▸ Stated task: Format every line of the data below as a JSON list of strings, one string per line, omitting blank lines.

--- Start Material provided ---

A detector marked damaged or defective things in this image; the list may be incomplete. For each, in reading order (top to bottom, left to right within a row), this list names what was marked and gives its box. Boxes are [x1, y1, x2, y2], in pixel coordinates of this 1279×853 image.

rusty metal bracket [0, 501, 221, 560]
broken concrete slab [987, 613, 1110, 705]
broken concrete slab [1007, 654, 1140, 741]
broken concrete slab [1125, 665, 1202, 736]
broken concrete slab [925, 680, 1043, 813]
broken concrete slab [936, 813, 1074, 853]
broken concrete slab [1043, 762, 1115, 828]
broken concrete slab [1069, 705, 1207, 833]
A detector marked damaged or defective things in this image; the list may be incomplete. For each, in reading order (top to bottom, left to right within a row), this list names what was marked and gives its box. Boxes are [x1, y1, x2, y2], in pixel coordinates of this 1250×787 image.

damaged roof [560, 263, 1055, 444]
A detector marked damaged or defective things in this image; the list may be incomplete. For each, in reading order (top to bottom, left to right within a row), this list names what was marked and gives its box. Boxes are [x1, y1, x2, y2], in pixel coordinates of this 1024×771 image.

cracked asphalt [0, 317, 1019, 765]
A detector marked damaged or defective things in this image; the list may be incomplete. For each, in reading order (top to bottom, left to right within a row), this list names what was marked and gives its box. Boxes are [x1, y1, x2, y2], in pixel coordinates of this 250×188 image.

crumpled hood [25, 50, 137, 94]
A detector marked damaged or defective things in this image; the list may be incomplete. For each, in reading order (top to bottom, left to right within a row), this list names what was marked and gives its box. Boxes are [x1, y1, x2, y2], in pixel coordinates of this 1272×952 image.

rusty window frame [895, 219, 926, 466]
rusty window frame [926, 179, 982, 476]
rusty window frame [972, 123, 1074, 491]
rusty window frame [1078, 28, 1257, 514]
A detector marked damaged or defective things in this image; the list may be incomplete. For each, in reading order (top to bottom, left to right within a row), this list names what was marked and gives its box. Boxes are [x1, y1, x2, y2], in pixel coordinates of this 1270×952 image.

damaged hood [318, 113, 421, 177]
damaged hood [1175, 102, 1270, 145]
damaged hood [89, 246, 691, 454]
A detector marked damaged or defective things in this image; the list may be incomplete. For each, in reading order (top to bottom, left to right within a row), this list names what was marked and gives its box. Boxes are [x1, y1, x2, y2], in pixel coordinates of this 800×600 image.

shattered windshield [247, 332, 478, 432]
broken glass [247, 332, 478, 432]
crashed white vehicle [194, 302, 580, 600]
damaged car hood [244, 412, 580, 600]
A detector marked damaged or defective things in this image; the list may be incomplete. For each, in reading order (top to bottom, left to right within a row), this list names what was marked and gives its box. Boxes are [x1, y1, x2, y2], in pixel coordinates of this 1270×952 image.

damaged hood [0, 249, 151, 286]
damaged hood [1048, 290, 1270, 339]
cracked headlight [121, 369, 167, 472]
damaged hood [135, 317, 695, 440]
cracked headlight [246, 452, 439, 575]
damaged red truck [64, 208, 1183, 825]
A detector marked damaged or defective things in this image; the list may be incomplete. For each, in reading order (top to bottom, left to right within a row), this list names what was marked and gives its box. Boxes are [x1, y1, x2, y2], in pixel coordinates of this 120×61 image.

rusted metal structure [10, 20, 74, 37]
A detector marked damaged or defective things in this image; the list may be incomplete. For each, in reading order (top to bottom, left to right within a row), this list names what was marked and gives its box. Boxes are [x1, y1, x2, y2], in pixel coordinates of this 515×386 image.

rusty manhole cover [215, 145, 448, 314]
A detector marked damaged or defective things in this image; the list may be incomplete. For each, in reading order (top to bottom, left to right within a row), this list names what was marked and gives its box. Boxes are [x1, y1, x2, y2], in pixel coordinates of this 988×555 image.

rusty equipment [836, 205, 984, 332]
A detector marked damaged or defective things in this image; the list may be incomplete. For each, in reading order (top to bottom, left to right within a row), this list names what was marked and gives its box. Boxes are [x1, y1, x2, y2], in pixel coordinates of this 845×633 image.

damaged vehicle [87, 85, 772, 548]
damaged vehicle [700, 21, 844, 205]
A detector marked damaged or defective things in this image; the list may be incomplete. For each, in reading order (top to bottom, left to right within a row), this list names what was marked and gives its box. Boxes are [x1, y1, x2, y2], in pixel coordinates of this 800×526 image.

--- End Material provided ---

▸ Finished answer:
[
  "A detector marked damaged or defective things in this image; the list may be incomplete. For each, in reading order (top to bottom, left to right within a row), this list names what was marked and gives its box. Boxes are [x1, y1, x2, y2], in pixel coordinates of this 1279×853 image.",
  "rusty metal bracket [0, 501, 221, 560]",
  "broken concrete slab [987, 613, 1110, 705]",
  "broken concrete slab [1007, 654, 1140, 741]",
  "broken concrete slab [1125, 665, 1202, 736]",
  "broken concrete slab [925, 680, 1043, 813]",
  "broken concrete slab [936, 813, 1074, 853]",
  "broken concrete slab [1043, 762, 1115, 828]",
  "broken concrete slab [1069, 705, 1207, 833]",
  "A detector marked damaged or defective things in this image; the list may be incomplete. For each, in reading order (top to bottom, left to right within a row), this list names what was marked and gives its box. Boxes are [x1, y1, x2, y2], in pixel coordinates of this 1250×787 image.",
  "damaged roof [560, 263, 1055, 444]",
  "A detector marked damaged or defective things in this image; the list may be incomplete. For each, in reading order (top to bottom, left to right within a row), this list names what was marked and gives its box. Boxes are [x1, y1, x2, y2], in pixel coordinates of this 1024×771 image.",
  "cracked asphalt [0, 317, 1019, 765]",
  "A detector marked damaged or defective things in this image; the list may be incomplete. For each, in reading order (top to bottom, left to right within a row), this list names what was marked and gives its box. Boxes are [x1, y1, x2, y2], in pixel coordinates of this 250×188 image.",
  "crumpled hood [25, 50, 137, 94]",
  "A detector marked damaged or defective things in this image; the list may be incomplete. For each, in reading order (top to bottom, left to right within a row), this list names what was marked and gives its box. Boxes are [x1, y1, x2, y2], in pixel coordinates of this 1272×952 image.",
  "rusty window frame [895, 219, 926, 466]",
  "rusty window frame [926, 179, 982, 476]",
  "rusty window frame [972, 123, 1074, 491]",
  "rusty window frame [1078, 28, 1257, 514]",
  "A detector marked damaged or defective things in this image; the list may be incomplete. For each, in reading order (top to bottom, left to right within a row), this list names what was marked and gives its box. Boxes are [x1, y1, x2, y2], in pixel coordinates of this 1270×952 image.",
  "damaged hood [318, 113, 421, 177]",
  "damaged hood [1175, 102, 1270, 145]",
  "damaged hood [89, 246, 691, 454]",
  "A detector marked damaged or defective things in this image; the list may be incomplete. For each, in reading order (top to bottom, left to right within a row), this list names what was marked and gives its box. Boxes are [x1, y1, x2, y2], in pixel coordinates of this 800×600 image.",
  "shattered windshield [247, 332, 478, 432]",
  "broken glass [247, 332, 478, 432]",
  "crashed white vehicle [194, 302, 580, 600]",
  "damaged car hood [244, 412, 580, 600]",
  "A detector marked damaged or defective things in this image; the list may be incomplete. For each, in reading order (top to bottom, left to right within a row), this list names what was marked and gives its box. Boxes are [x1, y1, x2, y2], in pixel coordinates of this 1270×952 image.",
  "damaged hood [0, 249, 151, 286]",
  "damaged hood [1048, 290, 1270, 339]",
  "cracked headlight [121, 369, 167, 472]",
  "damaged hood [135, 317, 695, 440]",
  "cracked headlight [246, 452, 439, 575]",
  "damaged red truck [64, 208, 1183, 825]",
  "A detector marked damaged or defective things in this image; the list may be incomplete. For each, in reading order (top to bottom, left to right within a row), this list names what was marked and gives its box. Boxes are [x1, y1, x2, y2], in pixel coordinates of this 120×61 image.",
  "rusted metal structure [10, 20, 74, 37]",
  "A detector marked damaged or defective things in this image; the list may be incomplete. For each, in reading order (top to bottom, left to right within a row), this list names what was marked and gives its box. Boxes are [x1, y1, x2, y2], in pixel coordinates of this 515×386 image.",
  "rusty manhole cover [215, 145, 448, 314]",
  "A detector marked damaged or defective things in this image; the list may be incomplete. For each, in reading order (top to bottom, left to right within a row), this list names what was marked and gives its box. Boxes are [x1, y1, x2, y2], in pixel coordinates of this 988×555 image.",
  "rusty equipment [836, 205, 984, 332]",
  "A detector marked damaged or defective things in this image; the list may be incomplete. For each, in reading order (top to bottom, left to right within a row), this list names what was marked and gives its box. Boxes are [x1, y1, x2, y2], in pixel coordinates of this 845×633 image.",
  "damaged vehicle [87, 85, 772, 548]",
  "damaged vehicle [700, 21, 844, 205]",
  "A detector marked damaged or defective things in this image; the list may be incomplete. For each, in reading order (top to bottom, left to right within a row), this list names what was marked and gives its box. Boxes are [x1, y1, x2, y2], in pixel coordinates of this 800×526 image."
]